You may be one of the millions who swear by the physical and mental benefits of yoga, and maybe you’ve even enjoyed the bonus of pain relief from the practice. Yoga is a vast and ancient India-originated discipline with many styles and techniques, each featuring physical, spiritual, and meditative elements. However, I’ve noticed through the years that many of my patients tend to get pain with yoga or get injured. Now a new study confirms that some people do have pain with yoga and even experience a worsening of their existing injuries. Why is this, and is there anything you can do about it?

Let’s explore this by first reviewing the study.

Study Review: Pain with Yoga

The study consisted of 354 subjects from two separate yoga studios. Questionnaires were conducted that asked for feedback on pain with yoga, specifically, whether it exacerbated existing pain, caused new pain, improved pain, or had no impact on pain whatsoever. If there was pain with yoga, the research tool also questioned how and how often it affected the subjects. Indicators such as experience levels and number of yoga hours were also considered. At the one-year mark, the same questionnaire was completed again by the same subjects.

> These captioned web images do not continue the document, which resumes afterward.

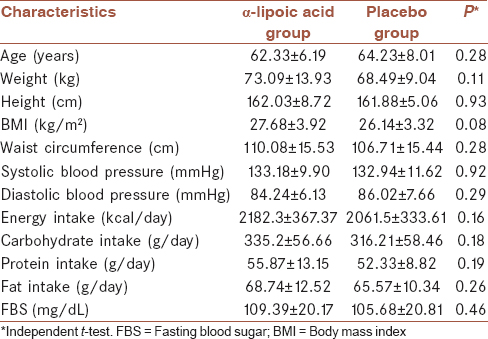 Table 1: Baseline characteristics of the study participants who received αlipoic acid (600 mg) or placebo before the intervention
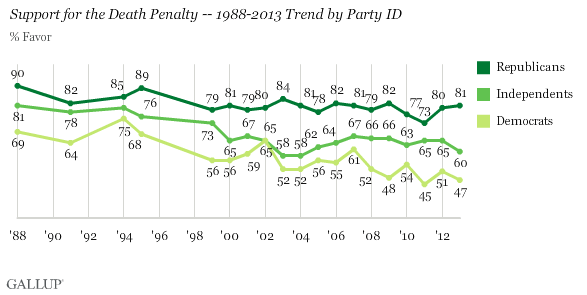 Support for the Death Penalty -- 1988-2013 Trend by Party ID
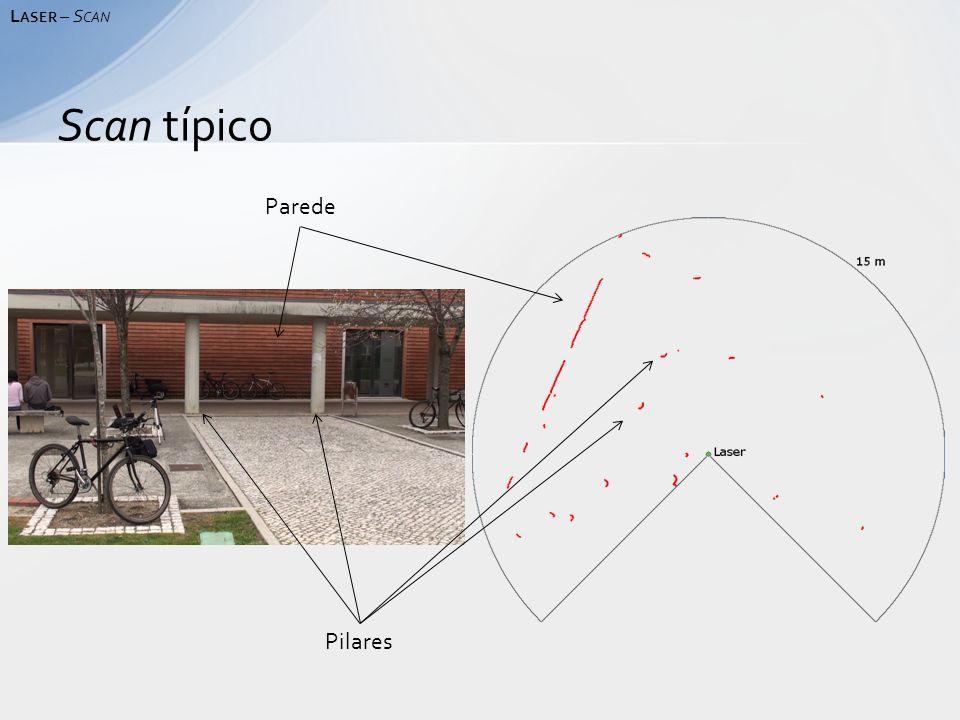Scan típico L ASER – S CAN Pilares Parede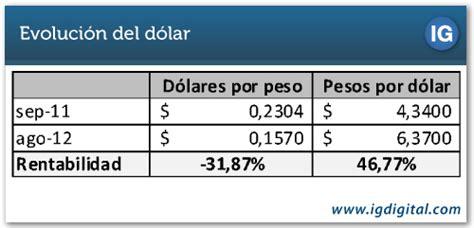 cuanto es un dolar en pesos 191 en cu 225 nto estar 225 el d 243 lar dentro de un a 241 o inversor global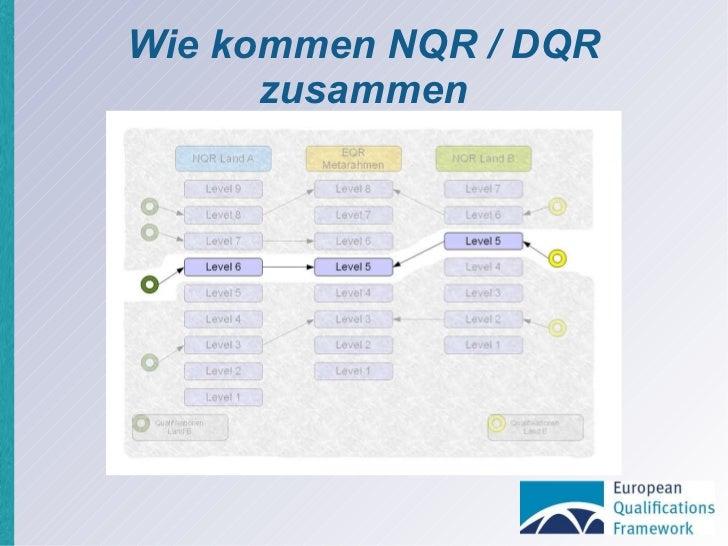 EQR und DQR für die BePä Netzwerker 25-04-2011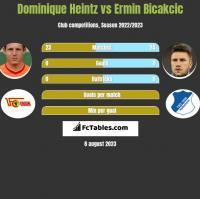 Dominique Heintz vs Ermin Bicakcic h2h player stats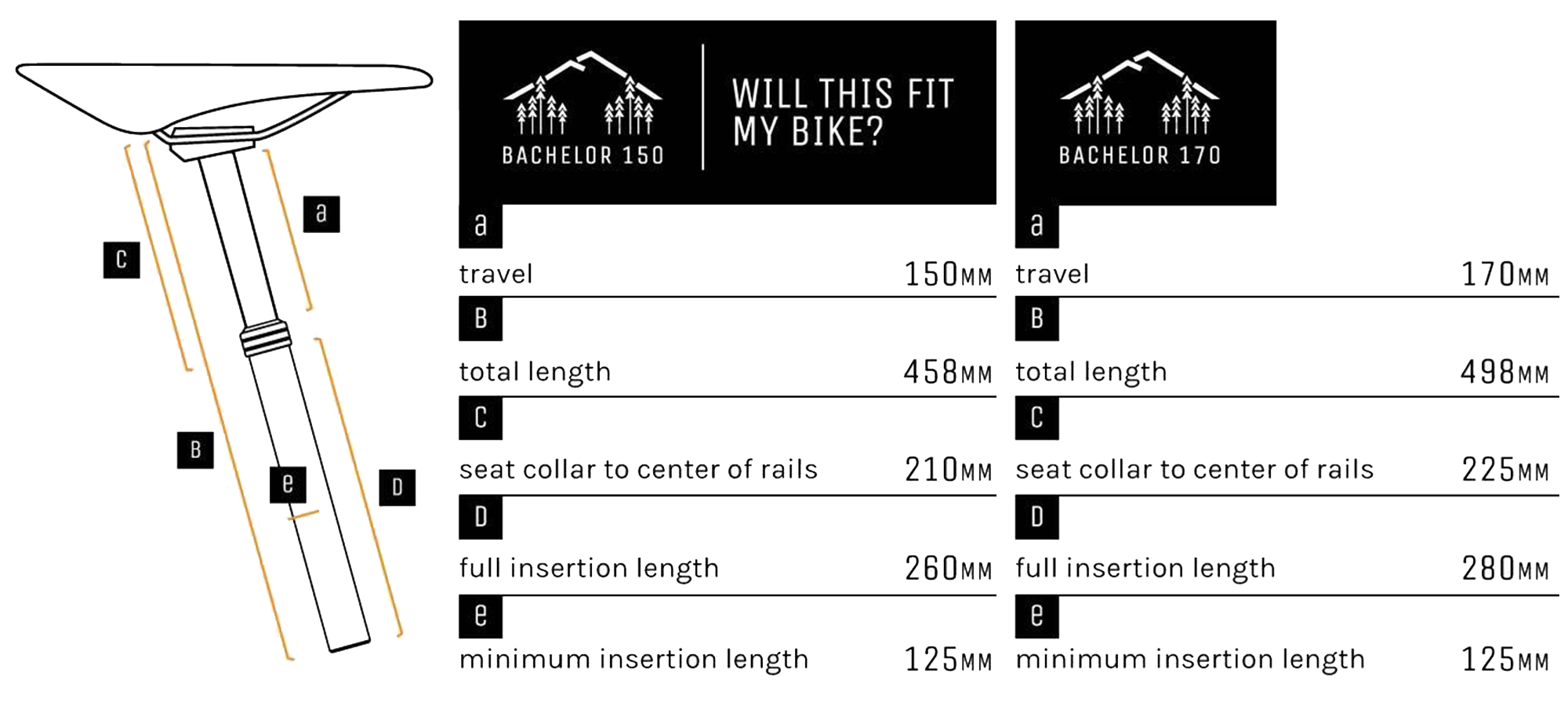 PNW Bachelor Dropper Seatpost Review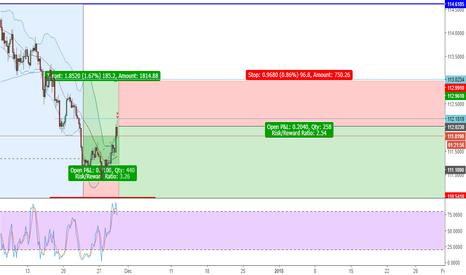 USDJPY: USDJPY UPDATE - TIME TO SELL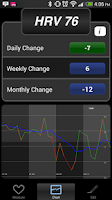 Screenshot of Bioforce HRV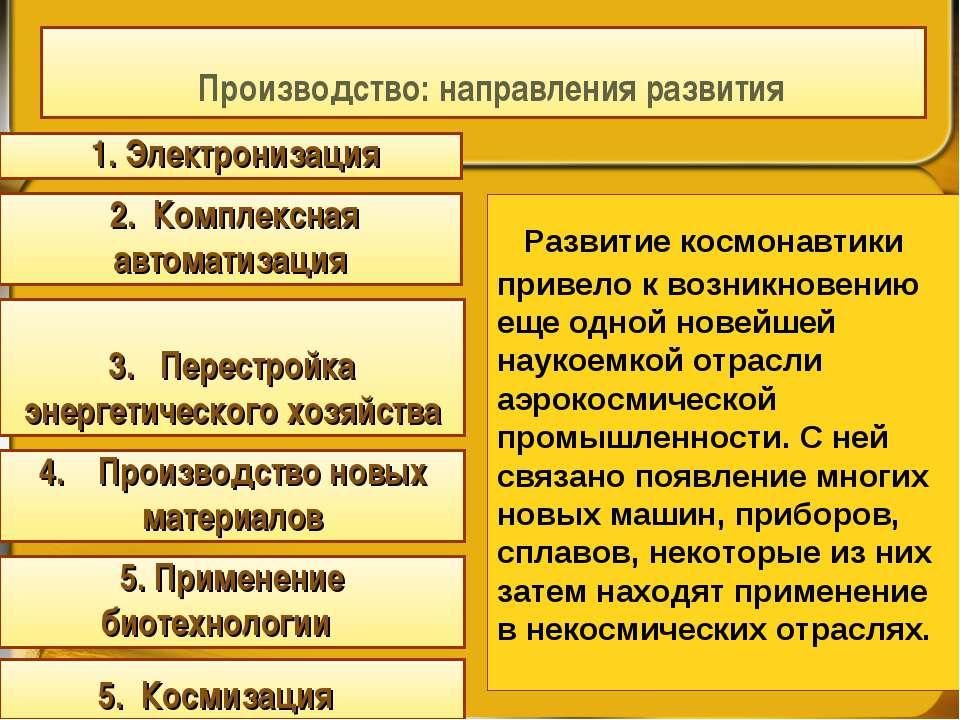 Производство: направления развития 1. Электронизация Нacыщение всех областей ...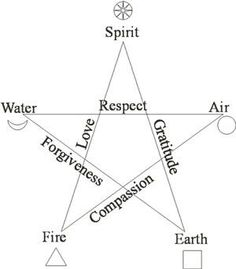 Pentacle representing the 5 elements of creation & its attributes. If you superimpose the Vitruvian figure over it, you see how it also represents the sacred geometry of the human body. Wicca Witchcraft, Magick, Book Of Shadows, Sacred Geometry, Writing, Paganism, Man Figure, Crystals, Healing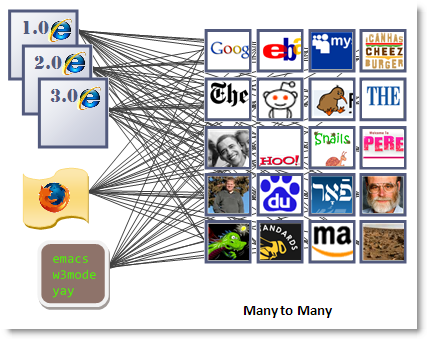 Many to Many 시장 : 웹브라우저와 웹페이지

The result? Musculoskeletal pain with yoga occurred in over 10% of the subjects, resulting in missed yoga classes by over one-third of the participants. In some cases pain lasted for greater than three months. Additionally, for participants with pre-existing injuries, in 21% pain and injuries worsened with yoga. The study authors concluded that musculoskeletal pain and exacerbation of existing injuries and pain can be caused by yoga.

So why is this—why does yoga help pain in so many and cause pain in others? And if we’re one of the others, what in the world can we do about it?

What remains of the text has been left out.